──────── Data for this exercise ────────
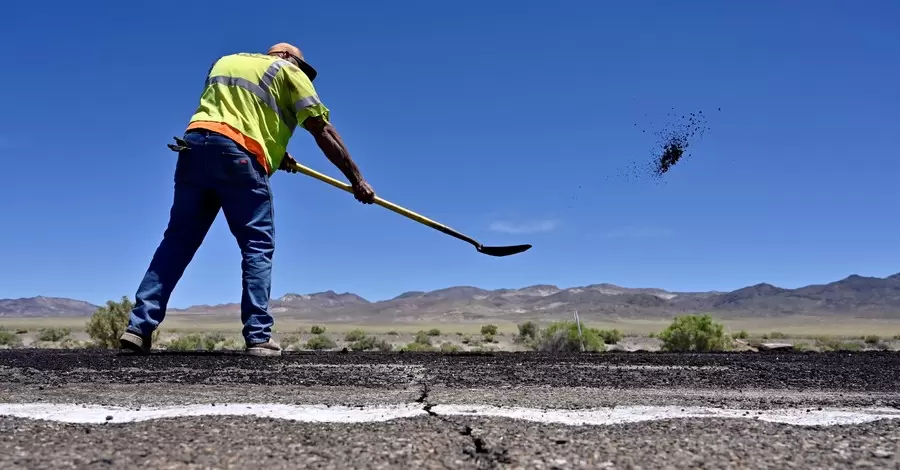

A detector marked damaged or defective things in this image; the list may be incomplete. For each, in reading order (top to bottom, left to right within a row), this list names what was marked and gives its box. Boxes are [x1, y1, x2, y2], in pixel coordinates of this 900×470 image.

damaged road surface [1, 350, 900, 468]
cracked asphalt [1, 350, 900, 468]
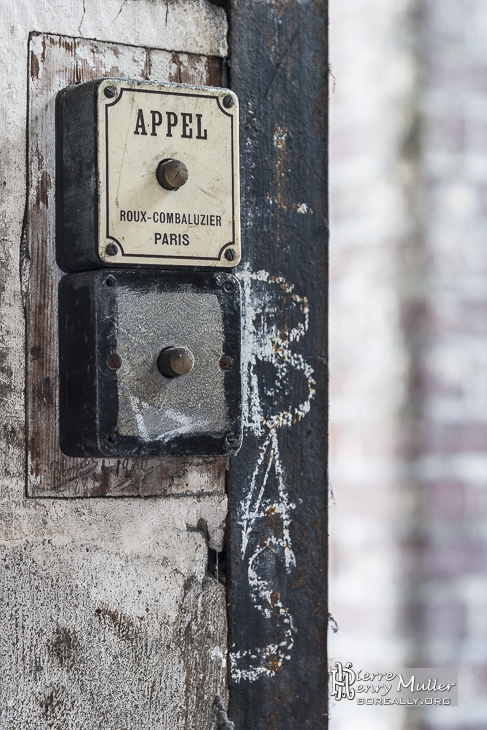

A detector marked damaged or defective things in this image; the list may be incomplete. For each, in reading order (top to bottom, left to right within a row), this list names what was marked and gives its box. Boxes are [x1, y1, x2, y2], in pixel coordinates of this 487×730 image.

peeling white paint [232, 264, 316, 680]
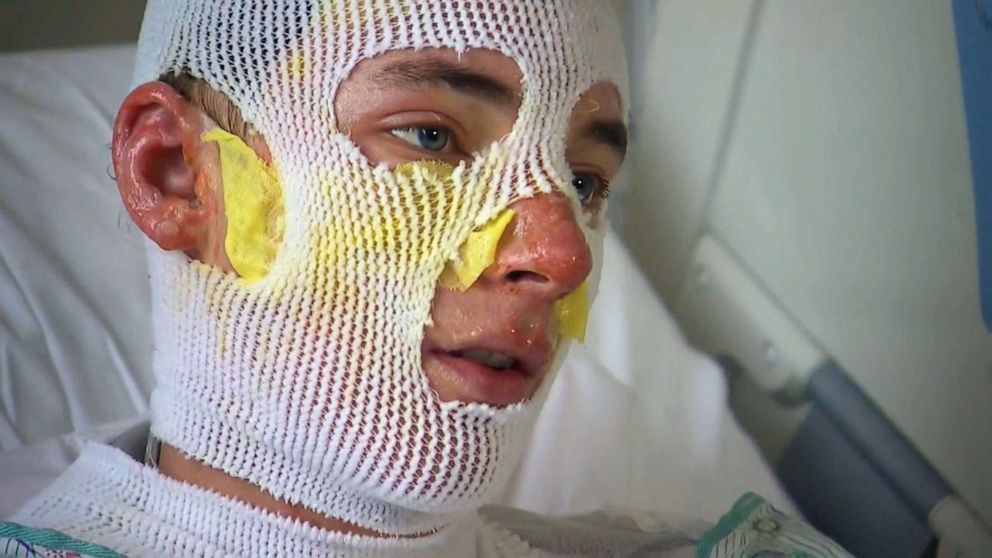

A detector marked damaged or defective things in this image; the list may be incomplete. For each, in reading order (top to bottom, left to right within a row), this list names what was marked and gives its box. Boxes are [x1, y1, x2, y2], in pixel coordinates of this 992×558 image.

burned ear [111, 81, 210, 252]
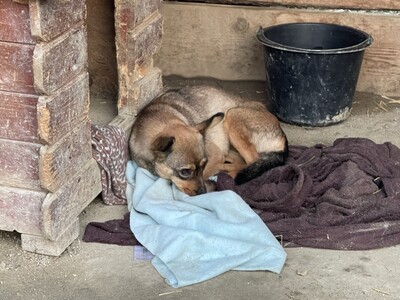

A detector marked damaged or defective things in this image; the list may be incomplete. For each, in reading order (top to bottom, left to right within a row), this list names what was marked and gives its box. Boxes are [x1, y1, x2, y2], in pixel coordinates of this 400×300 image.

cracked concrete ground [0, 78, 400, 300]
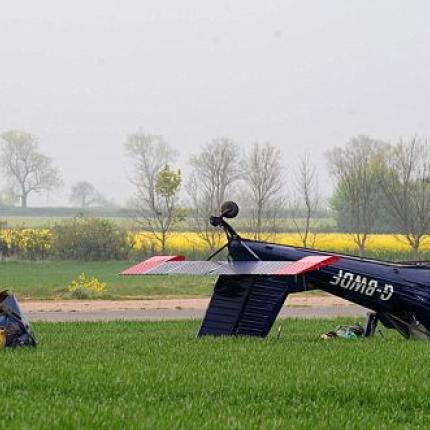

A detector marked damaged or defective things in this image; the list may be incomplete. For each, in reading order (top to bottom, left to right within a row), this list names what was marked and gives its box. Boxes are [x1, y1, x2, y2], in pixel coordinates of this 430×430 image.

crashed small airplane [0, 290, 36, 348]
crashed small airplane [122, 201, 430, 340]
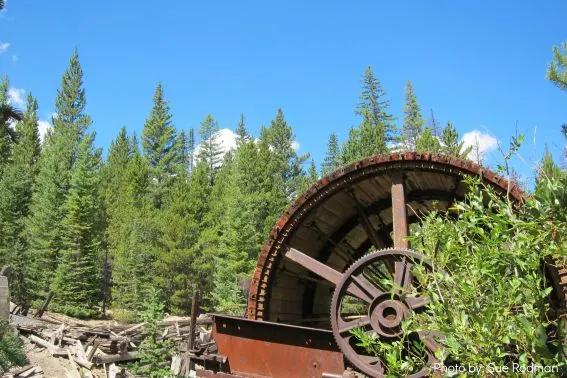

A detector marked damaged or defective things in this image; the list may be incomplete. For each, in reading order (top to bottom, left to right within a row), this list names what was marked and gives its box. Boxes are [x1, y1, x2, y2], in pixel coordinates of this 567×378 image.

rusted iron structure [196, 153, 567, 378]
large rusty gear [330, 248, 442, 378]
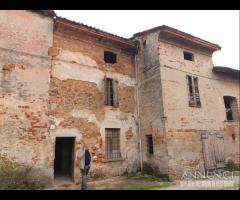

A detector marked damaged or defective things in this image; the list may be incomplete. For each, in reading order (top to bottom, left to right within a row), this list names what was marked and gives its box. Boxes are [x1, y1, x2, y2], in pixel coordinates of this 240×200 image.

broken window [103, 76, 119, 108]
broken window [105, 129, 121, 160]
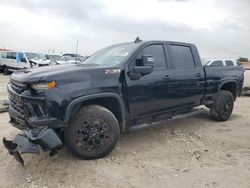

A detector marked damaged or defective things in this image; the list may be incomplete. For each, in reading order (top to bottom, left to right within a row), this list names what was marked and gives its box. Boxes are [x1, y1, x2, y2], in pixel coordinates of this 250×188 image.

damaged front bumper [2, 128, 62, 166]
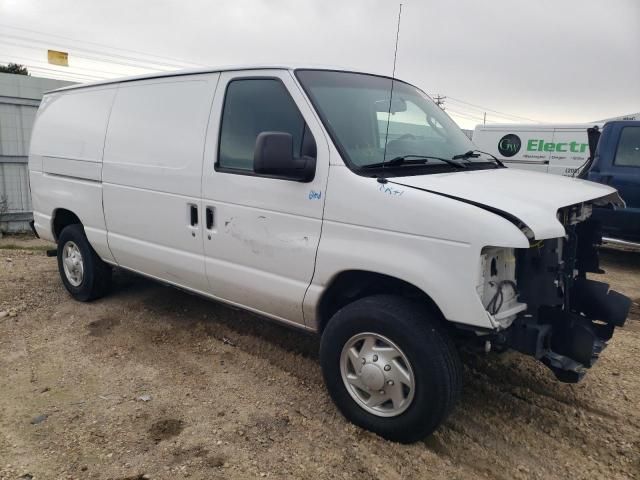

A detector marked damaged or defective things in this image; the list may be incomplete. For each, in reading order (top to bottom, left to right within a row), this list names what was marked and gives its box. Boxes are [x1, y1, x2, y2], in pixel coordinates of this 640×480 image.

front end damage [482, 202, 628, 382]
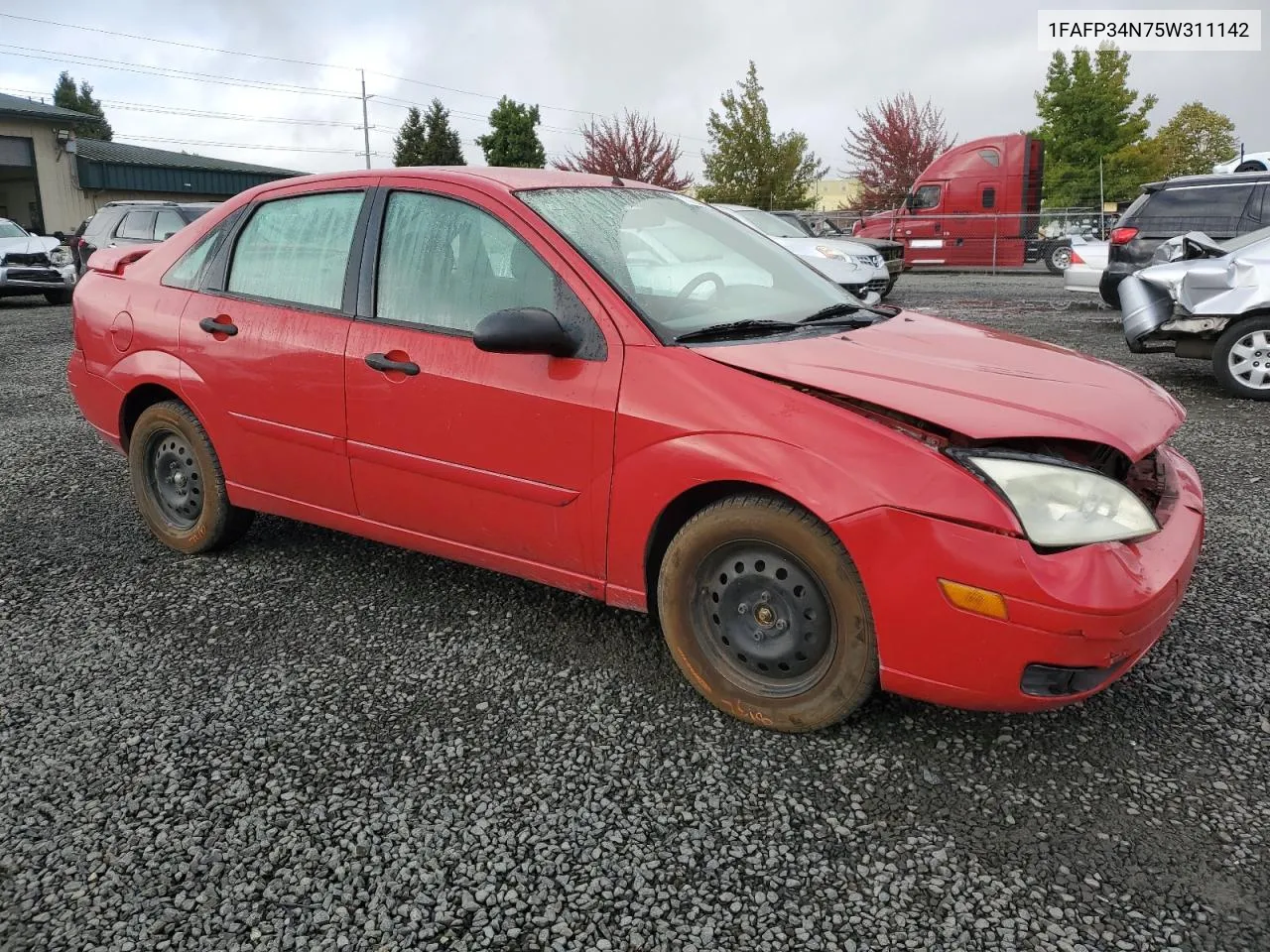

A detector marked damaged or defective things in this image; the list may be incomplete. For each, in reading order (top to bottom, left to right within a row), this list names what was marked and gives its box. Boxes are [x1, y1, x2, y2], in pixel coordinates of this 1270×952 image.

front end damage [1119, 229, 1270, 359]
damaged silver car [1119, 225, 1270, 401]
damaged red sedan [64, 171, 1206, 734]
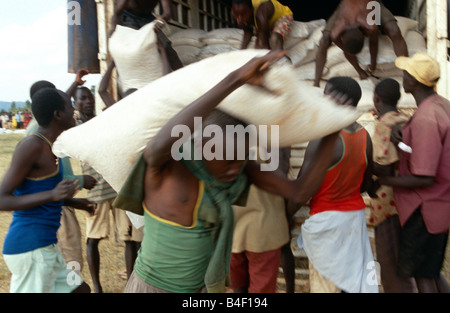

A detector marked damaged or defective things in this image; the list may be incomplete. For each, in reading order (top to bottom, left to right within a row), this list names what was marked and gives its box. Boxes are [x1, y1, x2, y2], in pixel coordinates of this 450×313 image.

rusty metal panel [67, 0, 100, 73]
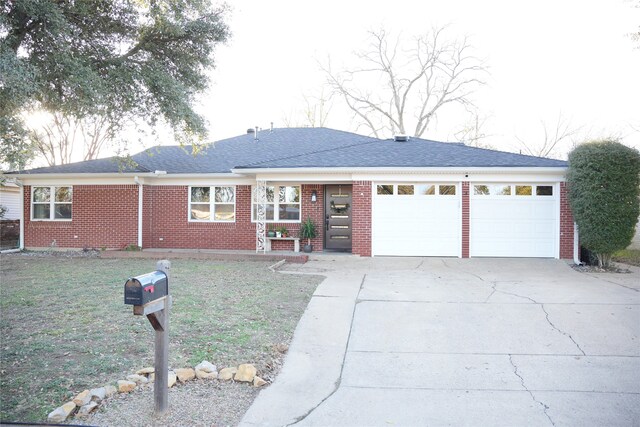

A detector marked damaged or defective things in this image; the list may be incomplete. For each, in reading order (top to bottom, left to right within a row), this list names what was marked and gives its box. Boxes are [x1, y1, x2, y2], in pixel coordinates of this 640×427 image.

crack in driveway [508, 356, 556, 426]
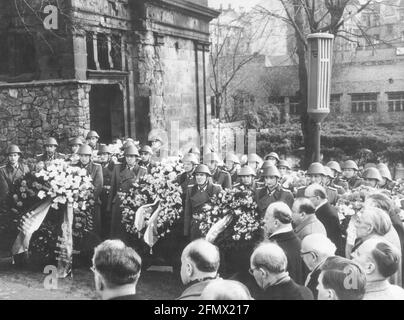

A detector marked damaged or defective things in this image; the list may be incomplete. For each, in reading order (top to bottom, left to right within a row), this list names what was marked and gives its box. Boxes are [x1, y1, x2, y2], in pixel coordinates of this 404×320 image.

damaged facade [0, 0, 218, 157]
burned building [0, 0, 218, 157]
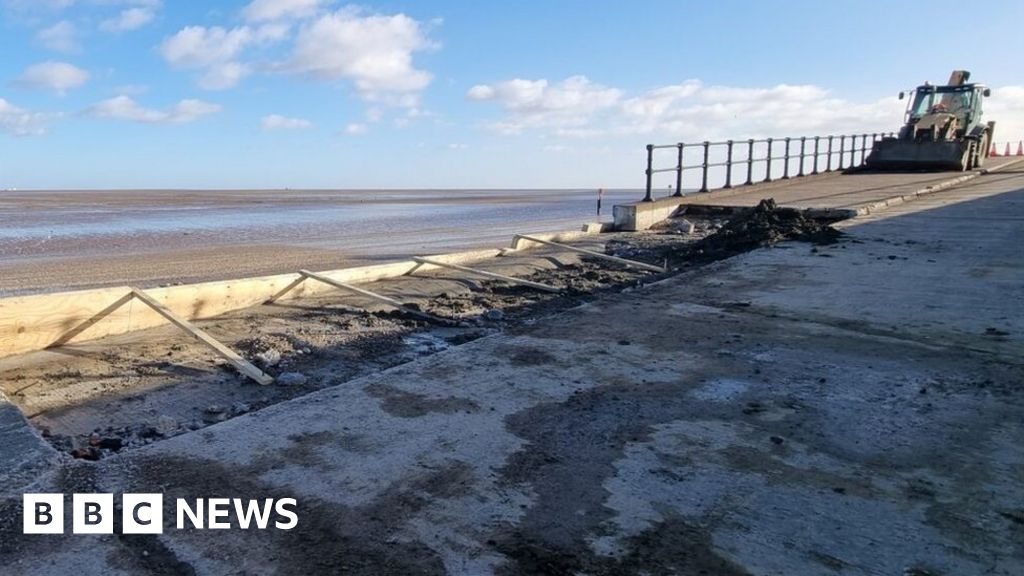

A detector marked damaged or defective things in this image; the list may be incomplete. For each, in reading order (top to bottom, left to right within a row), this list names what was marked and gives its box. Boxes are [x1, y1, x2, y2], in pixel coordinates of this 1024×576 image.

broken tarmac [0, 167, 1019, 573]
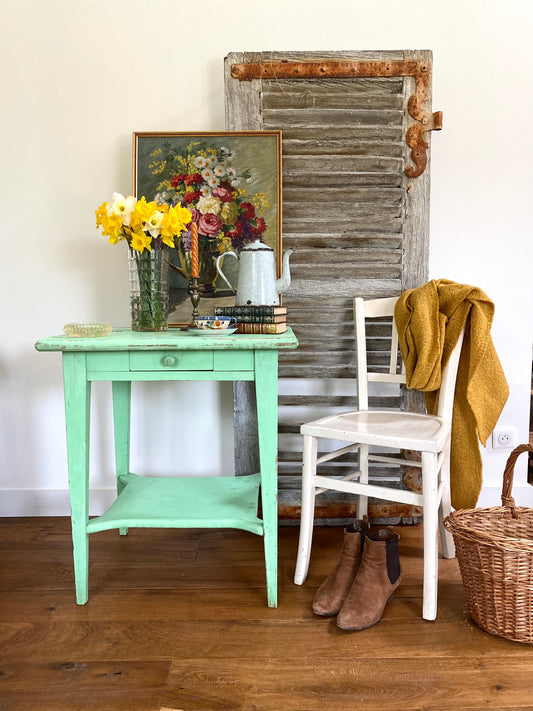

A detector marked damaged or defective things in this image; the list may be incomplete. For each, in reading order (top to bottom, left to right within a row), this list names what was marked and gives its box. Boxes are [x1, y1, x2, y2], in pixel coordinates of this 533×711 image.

rusty metal hinge [229, 59, 440, 179]
rusty latch [229, 59, 440, 179]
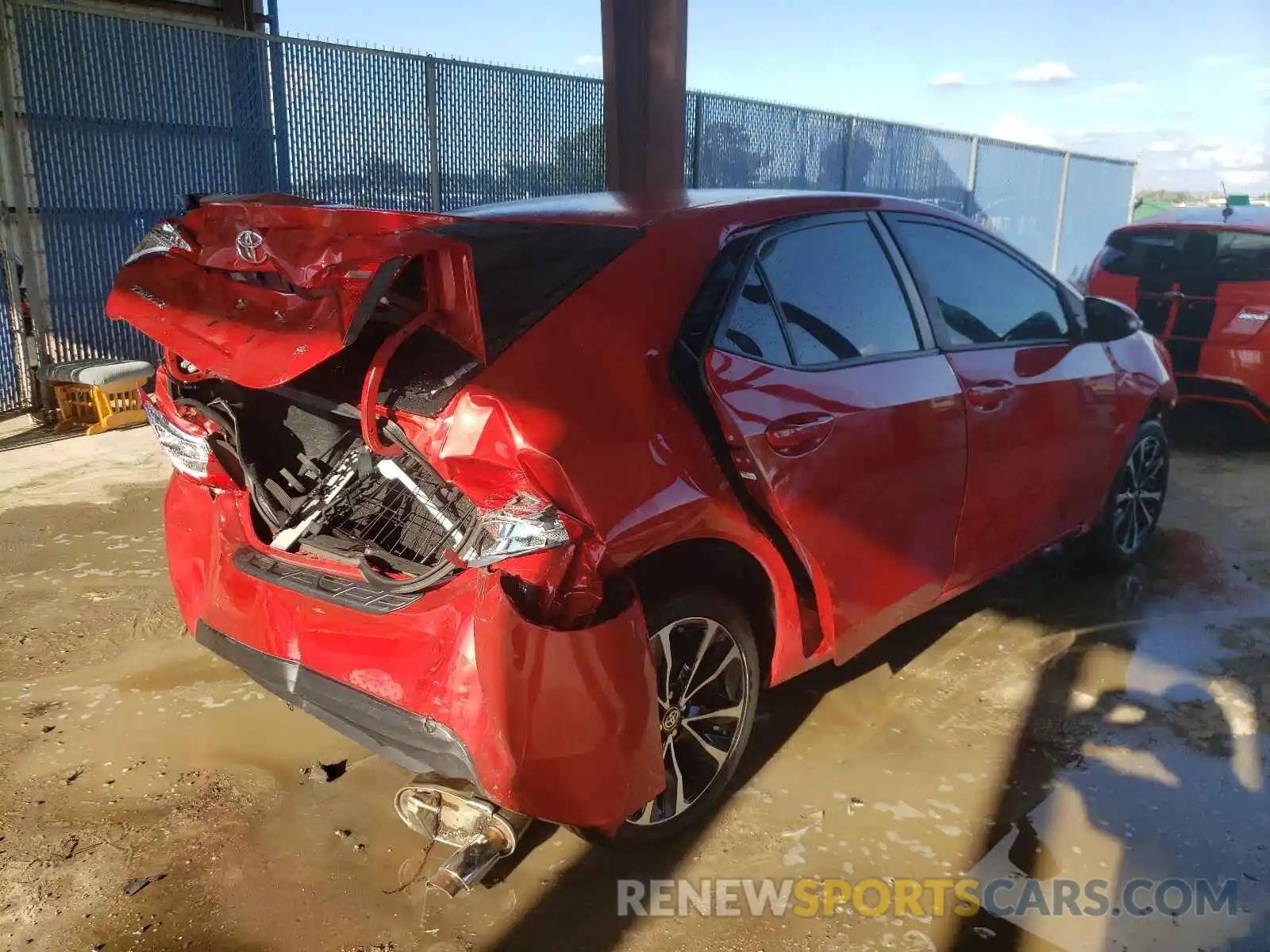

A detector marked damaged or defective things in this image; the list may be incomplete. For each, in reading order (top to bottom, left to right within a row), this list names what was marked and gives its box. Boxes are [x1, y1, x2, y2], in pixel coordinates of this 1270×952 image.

rusty metal pole [602, 0, 686, 191]
shattered tail light lens [124, 222, 190, 267]
broken tail light [143, 393, 237, 492]
shattered tail light lens [467, 500, 572, 566]
red damaged sedan [104, 191, 1173, 889]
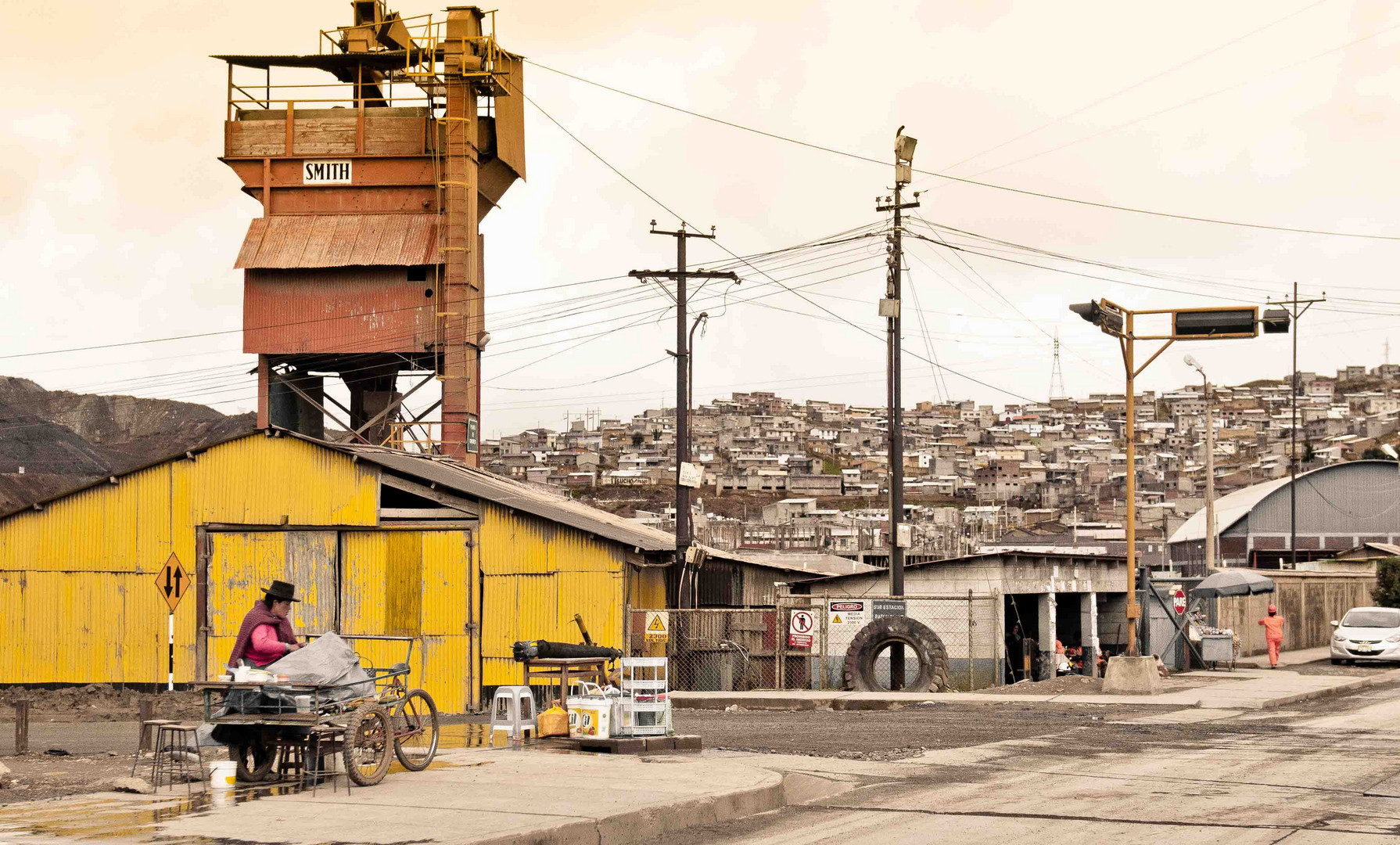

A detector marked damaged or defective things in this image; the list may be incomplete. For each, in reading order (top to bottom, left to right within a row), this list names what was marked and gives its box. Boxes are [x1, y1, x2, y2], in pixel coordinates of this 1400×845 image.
────────
- **The problem**
Reproduce, word for word, the lines of the material from the line containing "this 992×558 image." to the line containing "burned ear [111, 81, 210, 252]", including both of those lines.

- **Solution below**
A detector marked damaged or defective things in this image; the list may be incomplete. For each, in reading order (top to bottom, left to right within a row), this list names what was marked and gives its box. Boxes are [x1, y1, x2, y2], in pixel coordinates of this 992×558 image.

burned ear [111, 81, 210, 252]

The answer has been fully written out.